Debido al creciente número de personas que se aprovechan de la 14 ª enmienda de la Constitución de EEUU, varios legisladores republicanos dicen que el derecho natural está siendo utilizado para fines no previstos. El senador Lindsey Graham dijo a CNN en 2010 que "la ciudadanía por lugar de nacimiento es un error".

"Ellos vienen aquí a tener un niño. A eso se le dice "soltar y dejar '", argumentó. "No debería ser así. Eso se convierte en razón inadecuada para atraer a la gente".

El congresista republicano Phil Gingrey de Georgia ha co-patrocinado un proyecto de ley que reinterpreta la enmienda 14, por lo que sólo los bebés que nacen de residentes legales recibirían automáticamente la ciudadanía.

"Se están aprovechando de nuestro país y en realidad no dan nada a cambio", dijo a la NBC Gingrey el pasado noviembre. "Ellos han calculado muy bien y saben que a pesar de gastar $ 30.000, van a conseguir mucho más de que lo que han invertido."

Shang no cree que él y su esposa están violando ley alguna y no tiene reparos en aprovechar la laguna legal.

"No creo que no haya un problema moral aquí, siempre y cuando hagamos todo con respeto a la ley. Se trata de una especie de plan de inmigración para mi hijo. La única diferencia es que está sucediendo en el comienzo mismo de su vida", dijo el futuro padre, cuyo hijo enfrentaría criterios mucho más severos si solicitara emigrar en cualquier otra etapa de la vida.

Piao Guangxing, profesor asociado de la Universidad Central de Nacionalidades, comparte la visión de Shangde vista, al considerar el turismo como una nueva tendencia en la movilidad social de la actual aldea global.

"La propia ley es la única norma que podemos utilizar para juzgar si está bien o mal, y siempre y cuando estos turistas tengan una identidad legal y sigan los procedimientos legales, no podemos decir que estén en falta o sean irrespetuosos", dijo Piao .

Peng Peng, de la Academia de Ciencias Sociales en Guangzhou, dijo que si las madres chinas obtienen su visa de EEUU se darán por satisfechas.

"El turismo de maternidad es con mucho la manera más simple y más rentable de conseguir la ciudadanía de EEUU", dijo Peng, quien aconseja a las madres solicitar visa a principios del embarazo. "Si el funcionario de inmigración considera que tiene un embarazo avanzado podría conectar su viaje a EEUU con el turismo de maternidad y negarle la visa", dijo Peng.

A Zhou, del Centro Día Feliz, le preocupa un poco el futuro, aunque se muestra optimista de que su negocio siga bien en los próximos años, por lo menos.

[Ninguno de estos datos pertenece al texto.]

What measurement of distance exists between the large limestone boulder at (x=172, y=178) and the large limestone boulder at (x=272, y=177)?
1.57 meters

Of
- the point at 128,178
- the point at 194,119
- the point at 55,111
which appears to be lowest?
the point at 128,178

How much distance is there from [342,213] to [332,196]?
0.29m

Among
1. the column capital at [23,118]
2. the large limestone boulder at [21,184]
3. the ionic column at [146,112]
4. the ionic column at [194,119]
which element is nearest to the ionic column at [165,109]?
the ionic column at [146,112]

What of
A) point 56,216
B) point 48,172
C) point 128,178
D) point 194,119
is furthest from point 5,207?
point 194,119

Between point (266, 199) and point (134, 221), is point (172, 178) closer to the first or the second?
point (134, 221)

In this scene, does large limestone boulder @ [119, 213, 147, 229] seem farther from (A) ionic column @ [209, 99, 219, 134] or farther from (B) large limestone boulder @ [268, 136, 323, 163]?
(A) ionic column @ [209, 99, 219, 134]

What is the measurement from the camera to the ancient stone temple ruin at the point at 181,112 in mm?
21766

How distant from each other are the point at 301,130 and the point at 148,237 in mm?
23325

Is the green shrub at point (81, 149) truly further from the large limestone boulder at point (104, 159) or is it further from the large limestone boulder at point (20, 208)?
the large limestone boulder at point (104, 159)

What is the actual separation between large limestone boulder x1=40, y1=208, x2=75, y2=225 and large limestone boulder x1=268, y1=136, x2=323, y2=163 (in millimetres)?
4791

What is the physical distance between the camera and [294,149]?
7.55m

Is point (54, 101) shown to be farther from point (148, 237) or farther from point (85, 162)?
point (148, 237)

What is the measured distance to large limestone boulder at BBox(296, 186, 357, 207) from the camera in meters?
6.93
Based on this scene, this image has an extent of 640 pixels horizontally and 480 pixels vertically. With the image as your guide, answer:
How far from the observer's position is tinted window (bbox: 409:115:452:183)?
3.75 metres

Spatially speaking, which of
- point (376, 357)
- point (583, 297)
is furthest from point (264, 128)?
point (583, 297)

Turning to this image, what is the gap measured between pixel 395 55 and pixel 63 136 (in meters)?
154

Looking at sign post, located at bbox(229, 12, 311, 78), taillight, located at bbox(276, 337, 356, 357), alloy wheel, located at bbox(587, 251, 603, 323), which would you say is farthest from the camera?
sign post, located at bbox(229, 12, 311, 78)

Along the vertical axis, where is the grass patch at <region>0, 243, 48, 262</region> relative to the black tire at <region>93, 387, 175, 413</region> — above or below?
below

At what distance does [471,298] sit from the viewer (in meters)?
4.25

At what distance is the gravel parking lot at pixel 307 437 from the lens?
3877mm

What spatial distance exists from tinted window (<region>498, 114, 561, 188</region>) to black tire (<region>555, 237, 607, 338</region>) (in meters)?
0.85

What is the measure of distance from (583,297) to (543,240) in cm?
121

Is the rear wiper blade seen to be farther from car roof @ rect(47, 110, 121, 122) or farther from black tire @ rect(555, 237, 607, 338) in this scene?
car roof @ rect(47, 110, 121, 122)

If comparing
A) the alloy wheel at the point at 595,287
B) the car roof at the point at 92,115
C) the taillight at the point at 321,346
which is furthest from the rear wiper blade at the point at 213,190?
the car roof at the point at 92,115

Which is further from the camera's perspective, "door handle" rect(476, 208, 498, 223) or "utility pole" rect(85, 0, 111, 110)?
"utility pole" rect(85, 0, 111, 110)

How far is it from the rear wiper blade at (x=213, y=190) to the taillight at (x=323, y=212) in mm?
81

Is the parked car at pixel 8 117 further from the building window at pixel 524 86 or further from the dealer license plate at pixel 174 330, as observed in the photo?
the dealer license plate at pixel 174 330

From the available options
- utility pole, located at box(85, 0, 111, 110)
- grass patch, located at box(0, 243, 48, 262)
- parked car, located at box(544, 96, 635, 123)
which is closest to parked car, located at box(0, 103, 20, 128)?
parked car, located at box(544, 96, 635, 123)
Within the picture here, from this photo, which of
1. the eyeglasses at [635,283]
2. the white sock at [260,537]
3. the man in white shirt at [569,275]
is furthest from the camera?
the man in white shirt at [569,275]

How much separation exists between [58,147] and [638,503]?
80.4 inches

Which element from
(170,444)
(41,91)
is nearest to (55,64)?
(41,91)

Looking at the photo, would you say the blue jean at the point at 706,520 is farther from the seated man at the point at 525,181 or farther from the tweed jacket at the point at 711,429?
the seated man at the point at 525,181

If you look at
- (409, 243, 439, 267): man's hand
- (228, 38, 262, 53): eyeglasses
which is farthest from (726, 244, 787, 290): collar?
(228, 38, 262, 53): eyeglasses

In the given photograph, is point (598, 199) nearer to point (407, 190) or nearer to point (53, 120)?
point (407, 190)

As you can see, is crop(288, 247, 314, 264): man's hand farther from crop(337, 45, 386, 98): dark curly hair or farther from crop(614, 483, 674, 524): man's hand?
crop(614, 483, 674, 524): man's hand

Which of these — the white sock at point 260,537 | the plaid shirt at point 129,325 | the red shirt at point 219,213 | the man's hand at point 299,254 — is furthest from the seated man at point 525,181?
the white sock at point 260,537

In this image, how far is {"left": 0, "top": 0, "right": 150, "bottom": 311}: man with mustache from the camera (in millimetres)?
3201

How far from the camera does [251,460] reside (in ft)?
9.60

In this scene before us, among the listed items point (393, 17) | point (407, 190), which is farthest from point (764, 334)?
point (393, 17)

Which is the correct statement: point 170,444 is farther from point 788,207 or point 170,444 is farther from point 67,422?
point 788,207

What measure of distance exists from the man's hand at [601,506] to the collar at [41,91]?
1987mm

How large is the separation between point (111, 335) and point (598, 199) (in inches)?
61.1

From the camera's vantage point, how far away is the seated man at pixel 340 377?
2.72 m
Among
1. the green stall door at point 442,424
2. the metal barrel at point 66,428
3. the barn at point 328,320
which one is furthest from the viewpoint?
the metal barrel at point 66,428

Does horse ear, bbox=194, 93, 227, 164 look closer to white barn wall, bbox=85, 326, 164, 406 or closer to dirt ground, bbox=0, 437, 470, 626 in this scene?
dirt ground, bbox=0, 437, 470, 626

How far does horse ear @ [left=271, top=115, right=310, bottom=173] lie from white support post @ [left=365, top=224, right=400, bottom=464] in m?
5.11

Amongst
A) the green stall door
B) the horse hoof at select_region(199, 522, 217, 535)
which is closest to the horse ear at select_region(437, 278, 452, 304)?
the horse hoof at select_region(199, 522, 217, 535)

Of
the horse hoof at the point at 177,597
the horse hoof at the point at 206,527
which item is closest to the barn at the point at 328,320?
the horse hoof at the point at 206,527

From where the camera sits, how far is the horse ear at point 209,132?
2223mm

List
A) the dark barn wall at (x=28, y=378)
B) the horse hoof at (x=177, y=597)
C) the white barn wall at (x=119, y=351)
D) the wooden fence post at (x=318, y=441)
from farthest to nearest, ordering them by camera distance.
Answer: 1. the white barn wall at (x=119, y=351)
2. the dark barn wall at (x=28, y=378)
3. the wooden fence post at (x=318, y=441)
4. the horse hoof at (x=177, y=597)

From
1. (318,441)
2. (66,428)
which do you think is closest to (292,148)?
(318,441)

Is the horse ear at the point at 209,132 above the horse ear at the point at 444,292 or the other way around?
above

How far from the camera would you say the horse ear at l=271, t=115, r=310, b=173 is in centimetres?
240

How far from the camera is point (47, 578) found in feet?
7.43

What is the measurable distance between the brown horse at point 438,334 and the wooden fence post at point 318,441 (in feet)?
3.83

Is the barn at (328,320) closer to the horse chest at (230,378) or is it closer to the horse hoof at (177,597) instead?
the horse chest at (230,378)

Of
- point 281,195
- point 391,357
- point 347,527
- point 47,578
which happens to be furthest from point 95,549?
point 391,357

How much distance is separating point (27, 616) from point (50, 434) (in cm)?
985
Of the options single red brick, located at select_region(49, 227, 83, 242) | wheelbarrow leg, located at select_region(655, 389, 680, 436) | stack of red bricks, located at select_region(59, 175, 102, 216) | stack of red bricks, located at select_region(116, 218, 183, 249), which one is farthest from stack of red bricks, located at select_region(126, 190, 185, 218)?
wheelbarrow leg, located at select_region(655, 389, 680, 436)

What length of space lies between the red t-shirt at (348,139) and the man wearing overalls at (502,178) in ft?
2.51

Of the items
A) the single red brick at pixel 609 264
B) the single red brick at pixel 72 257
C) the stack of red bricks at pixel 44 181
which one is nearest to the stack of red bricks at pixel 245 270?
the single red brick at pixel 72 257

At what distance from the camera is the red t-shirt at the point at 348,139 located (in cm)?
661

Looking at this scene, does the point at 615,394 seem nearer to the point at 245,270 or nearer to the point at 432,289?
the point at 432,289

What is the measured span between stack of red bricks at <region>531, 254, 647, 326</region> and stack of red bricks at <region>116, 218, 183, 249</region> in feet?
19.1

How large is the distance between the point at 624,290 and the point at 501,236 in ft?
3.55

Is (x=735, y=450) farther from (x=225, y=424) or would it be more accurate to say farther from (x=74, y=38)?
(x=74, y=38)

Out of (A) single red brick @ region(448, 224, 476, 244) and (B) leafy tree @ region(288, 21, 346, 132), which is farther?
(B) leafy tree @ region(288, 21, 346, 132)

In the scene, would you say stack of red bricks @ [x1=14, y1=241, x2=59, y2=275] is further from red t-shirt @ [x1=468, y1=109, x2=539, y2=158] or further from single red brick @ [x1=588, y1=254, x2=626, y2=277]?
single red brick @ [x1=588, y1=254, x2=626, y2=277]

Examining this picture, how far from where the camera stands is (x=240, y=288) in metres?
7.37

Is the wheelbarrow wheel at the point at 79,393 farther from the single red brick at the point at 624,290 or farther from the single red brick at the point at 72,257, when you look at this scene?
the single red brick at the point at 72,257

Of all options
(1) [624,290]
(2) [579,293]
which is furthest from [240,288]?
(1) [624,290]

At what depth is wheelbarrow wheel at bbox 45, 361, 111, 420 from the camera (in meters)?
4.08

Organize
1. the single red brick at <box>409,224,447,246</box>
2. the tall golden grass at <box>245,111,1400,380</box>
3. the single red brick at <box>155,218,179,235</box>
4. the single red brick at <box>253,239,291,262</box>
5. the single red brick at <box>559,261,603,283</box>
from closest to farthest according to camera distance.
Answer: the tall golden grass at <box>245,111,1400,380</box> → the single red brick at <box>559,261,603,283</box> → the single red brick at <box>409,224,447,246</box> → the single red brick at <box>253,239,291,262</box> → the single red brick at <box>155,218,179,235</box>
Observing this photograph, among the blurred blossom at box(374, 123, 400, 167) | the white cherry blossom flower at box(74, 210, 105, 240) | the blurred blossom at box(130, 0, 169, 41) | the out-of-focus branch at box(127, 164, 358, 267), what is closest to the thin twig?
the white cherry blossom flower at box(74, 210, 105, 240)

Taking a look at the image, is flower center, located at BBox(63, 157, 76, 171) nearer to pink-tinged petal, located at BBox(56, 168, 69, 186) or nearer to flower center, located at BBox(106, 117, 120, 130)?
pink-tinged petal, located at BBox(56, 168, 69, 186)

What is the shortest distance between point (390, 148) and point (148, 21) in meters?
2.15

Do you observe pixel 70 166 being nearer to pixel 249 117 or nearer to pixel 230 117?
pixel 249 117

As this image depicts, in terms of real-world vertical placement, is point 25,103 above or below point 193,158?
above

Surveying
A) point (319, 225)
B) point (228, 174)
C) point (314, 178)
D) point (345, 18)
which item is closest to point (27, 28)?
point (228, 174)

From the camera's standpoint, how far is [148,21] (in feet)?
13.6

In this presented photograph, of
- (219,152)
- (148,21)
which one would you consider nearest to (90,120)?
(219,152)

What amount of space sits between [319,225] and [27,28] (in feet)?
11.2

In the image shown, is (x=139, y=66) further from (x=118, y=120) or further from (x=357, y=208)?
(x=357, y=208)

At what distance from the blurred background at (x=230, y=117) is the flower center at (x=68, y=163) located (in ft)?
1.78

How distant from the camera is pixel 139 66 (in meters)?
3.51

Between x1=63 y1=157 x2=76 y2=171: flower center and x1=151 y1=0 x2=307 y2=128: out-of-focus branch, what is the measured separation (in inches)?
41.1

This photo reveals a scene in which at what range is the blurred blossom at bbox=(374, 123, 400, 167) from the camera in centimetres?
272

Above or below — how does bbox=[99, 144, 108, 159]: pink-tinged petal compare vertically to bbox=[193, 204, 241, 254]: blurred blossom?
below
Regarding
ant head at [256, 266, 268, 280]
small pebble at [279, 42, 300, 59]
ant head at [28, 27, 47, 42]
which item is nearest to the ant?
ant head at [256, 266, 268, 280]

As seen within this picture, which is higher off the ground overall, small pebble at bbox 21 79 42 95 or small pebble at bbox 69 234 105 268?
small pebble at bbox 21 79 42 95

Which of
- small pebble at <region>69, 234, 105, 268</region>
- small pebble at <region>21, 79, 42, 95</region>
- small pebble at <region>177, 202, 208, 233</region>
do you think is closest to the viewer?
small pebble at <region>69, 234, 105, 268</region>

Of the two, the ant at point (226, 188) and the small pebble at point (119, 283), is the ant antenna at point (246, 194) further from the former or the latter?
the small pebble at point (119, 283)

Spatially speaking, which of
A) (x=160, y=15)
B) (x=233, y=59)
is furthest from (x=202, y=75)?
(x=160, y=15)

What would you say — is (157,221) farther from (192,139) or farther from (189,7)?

"Lo que hemos estado haciendo es preparar un futuro brillante para los bebés cuyos padres vienen con el dinero y las identidades legales. Es algo totalmente diferente del número mucho mayor de inmigrantes ilegales procedentes de México", dijo Zhou, tratando de defender la legitimidad y la racionalidad de su negocio.

Muchos padres chinos están optando por dar a luz a su segundo o tercer hijo fuera del continente, con el fin de eludir la política de planificación familiar de China, que limita a muchas parejas a un solo niño.

Algunas provincias de China han dicho que castigarán a los padres que tengan prole fuera de la parte continental, con la esperanza de evadir la política de planificación familiar.

Hong Kong ha tratado de contener la marea de madres continentales que dan a luz en la región, para que sus hijos pueden tener acceso a los servicios educativos y médicos allí. Recientemente, HK ha impuesto un límite de 35.000 nacimientos al año a la parte continental. En 2011, 44.000 de los 95.000 nacimientos en Hong Kong fueron de padres de la parte continental, de acuerdo con Anthony TY Wu, presidente de la Autoridad de Hospitales.

Un informe publicado conjuntamente por el Banco de China y el informe Hurun de 2011 muestra que el 14 por ciento de los chinos con capital de 10 millones de yuanes han emigrado al extranjero. También se encontró que el 46 por ciento de los ricos están planeando o están en proceso de emigrar.

"Es como una empresa que diversifica los riesgos y ofrece una opción para la gente", dijo Piao, de la Universidad Central de las Nacionalidades, que ve a la floreciente industria del turismo de maternidad entre los chinos como una especie de seguro para sus hijos.

"Yo sólo quiero que mi hijo vuele tan alto como sea posible y que sea feliz", dijo Shang.